- Text shown:
=== Begin Enclosure ===

Pro Forma Merger Analysis. Sandler ONeill analyzed certain potential pro forma effects of the merger, assuming the following: (1) the merger closes in the second quarter of 2004; (2) 75% of the Local shares are exchanged for cash at a value of $22.00 per share; (3) 25% of the Local shares are exchanged for IBC common stock at an exchange ratio of 0.4305; (4) stock options are cashed out at their intrinsic value; and (5) earnings projections, purchase accounting adjustments, charges and transaction costs associated with the merger and cost savings determined by the senior managements of Local and IBC. The analysis indicated that for the year ending December 31, 2004, the merger would be accretive to IBCs projected earnings per share and that, at closing, the merger would be dilutive to IBCs tangible book value per share. The actual results achieved by the combined company may vary from projected results and the variations may be material.

=== End Enclosure ===

- Dataset excerpts:
=== Begin Enclosure ===

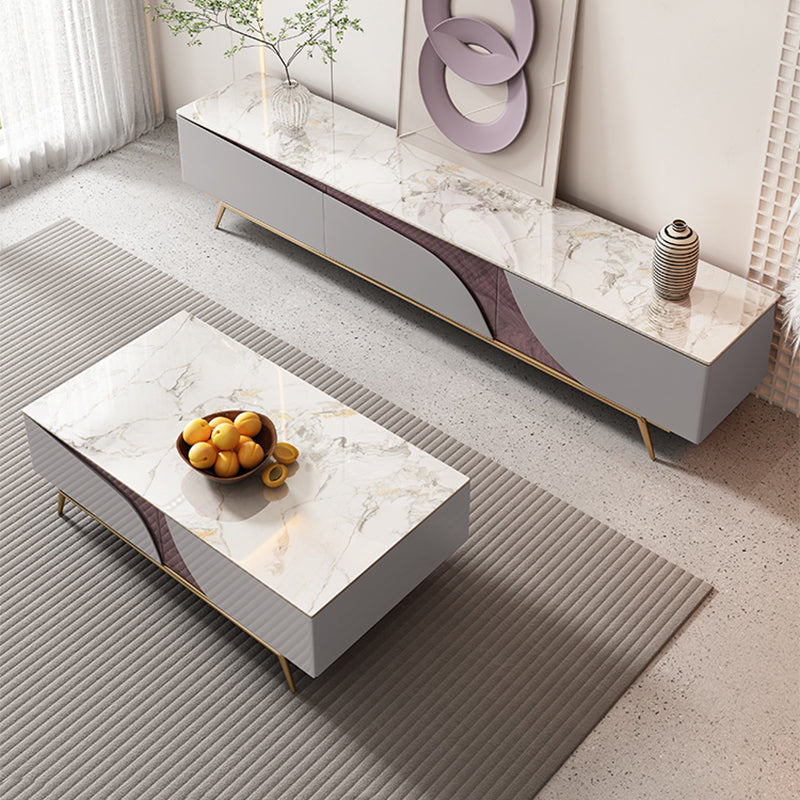 4 Legs Coffee Cocktail Table with Storage Drawers White Marble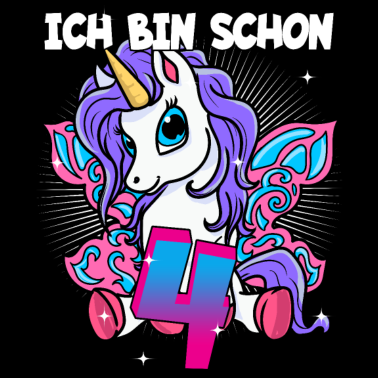 Motiv Ich bin schon 4 Einhorn Geburtstag Pferd Geschenk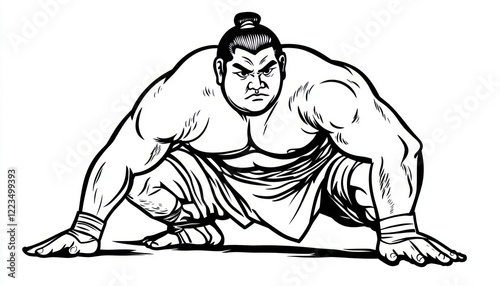 Strong Sumo Wrestler in Traditional Stance Ready for a Match illustration photo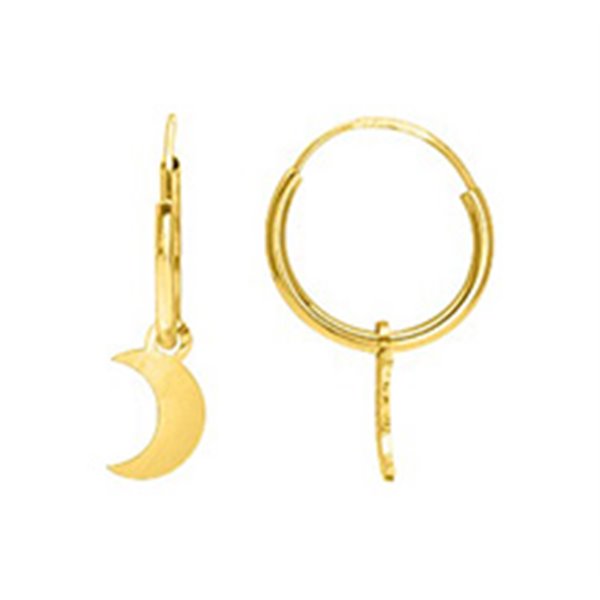 Boucles d'oreilles créoles motif.lune Or Jaune 375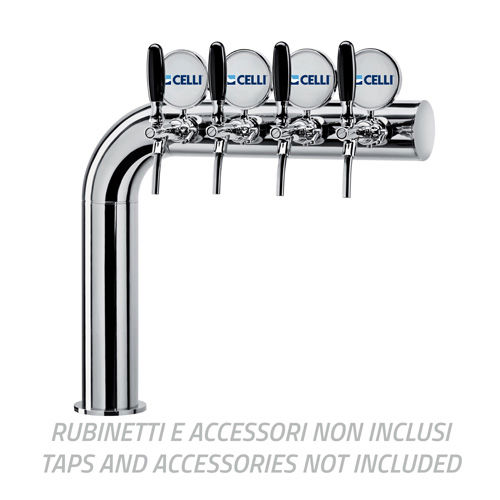 ZAPFSAEULE AZUR FAHNE MIT STANDFUSS LINKS VON KELLNERSEITE,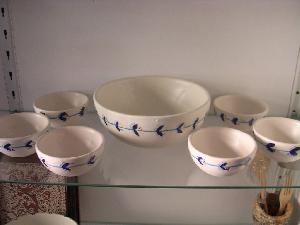 ARTESANIA CERAMICA JUEGO CUENCOS RUSTICOS 12X5,5 (6 PZ) Y 23,5X10 (1 PZ) REF. 2701 (PAQUETE 7 PZ) - 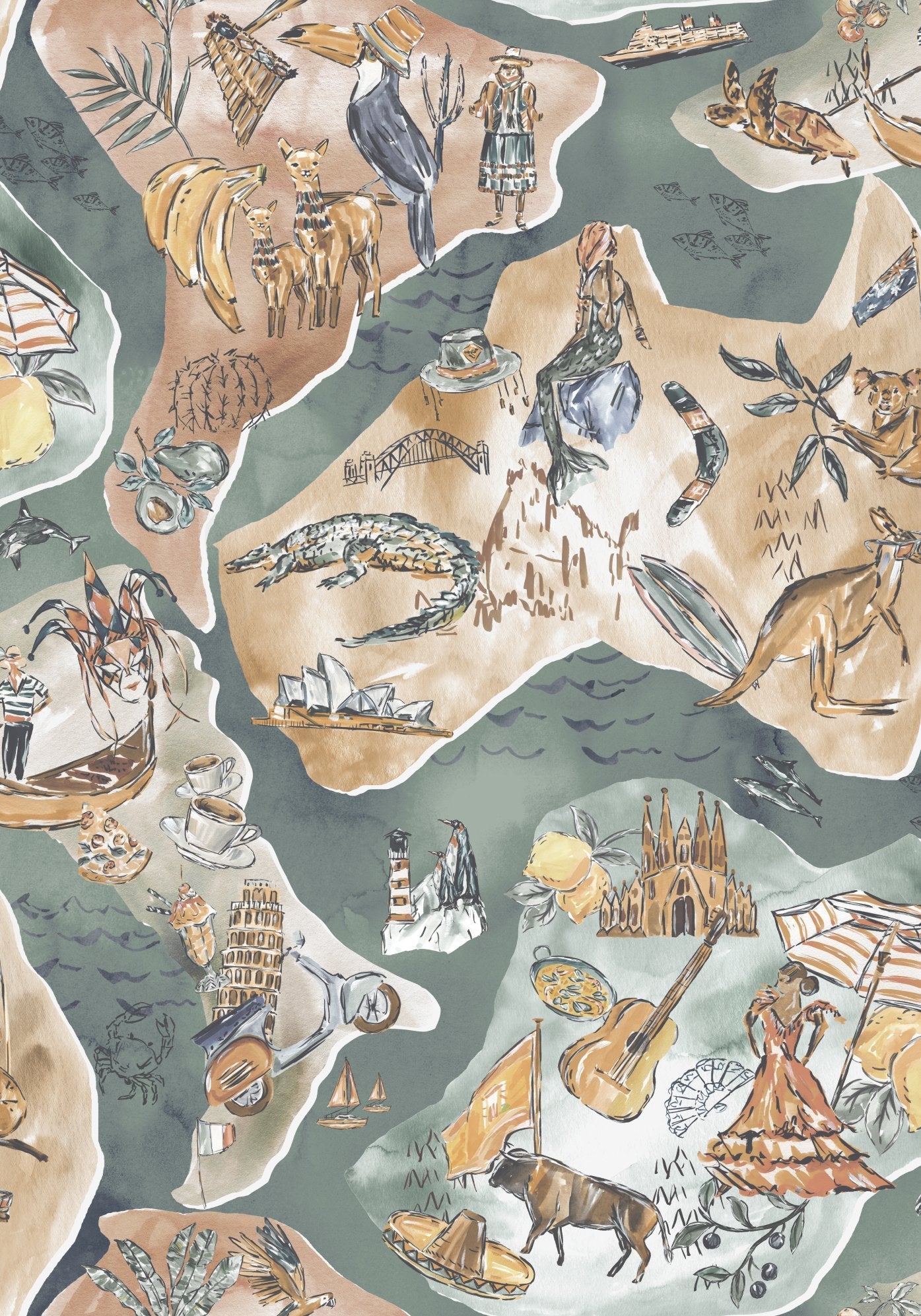 BRAND MCKENZIE Wallpaper Pattern No BMPP004/10A - Travel Map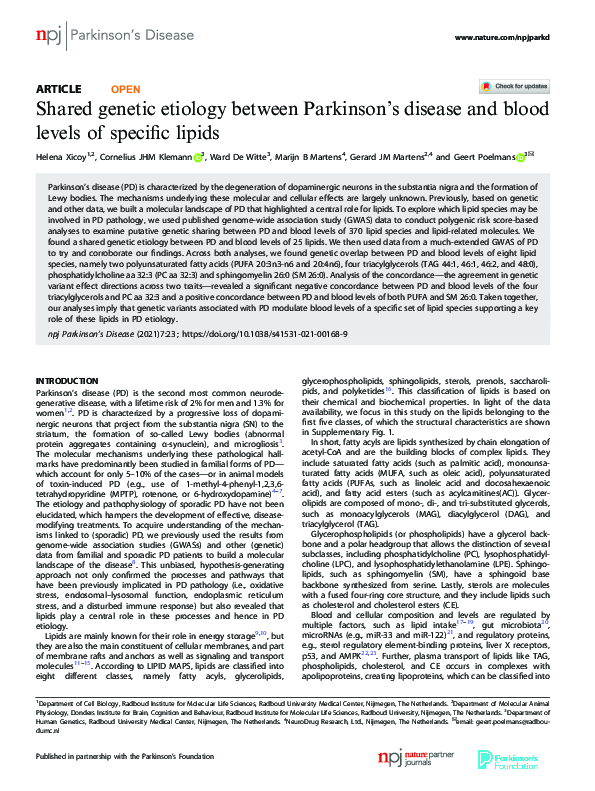 (PDF) Shared genetic etiology between Parkinson’s disease and blood ...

=== End Enclosure ===

- Activity:
Continue the passage on the bank merger's pro forma analysis from its last sentence.

- Exercise answer:
Local has agreed to pay Sandler ONeill a transaction fee in connection with the merger of approximately $3.8 million (based on the closing price of IBCs common stock of $52.51 on March 15, 2004). Of the transaction fee that may become due to Sandler ONeill, approximately $500,000 has been paid, an additional approximately $500,000 would be payable upon obtaining stockholder approval of the merger and the remaining portion of approximately $2.55 million would be payable upon closing of the merger. Local also has paid Sandler ONeill $250,000 for rendering its opinion, which will be credited against that portion of the transaction fee due upon closing of the merger. Local has also agreed to reimburse certain of Sandler ONeills reasonable out-of-pocket expenses incurred in connection with its engagement and to indemnify Sandler ONeill and its affiliates and their respective partners, directors, officers, employees, agents, and controlling persons against certain expenses and liabilities, including liabilities under securities laws.
Sandler ONeill has, in the past, provided certain investment banking services to Local and has received compensation for such services. A director of Local, Robert A. Kotecki, is a managing director of Sandler ONeill and will receive a portion of the fee paid to Sandler ONeill in connection with the merger.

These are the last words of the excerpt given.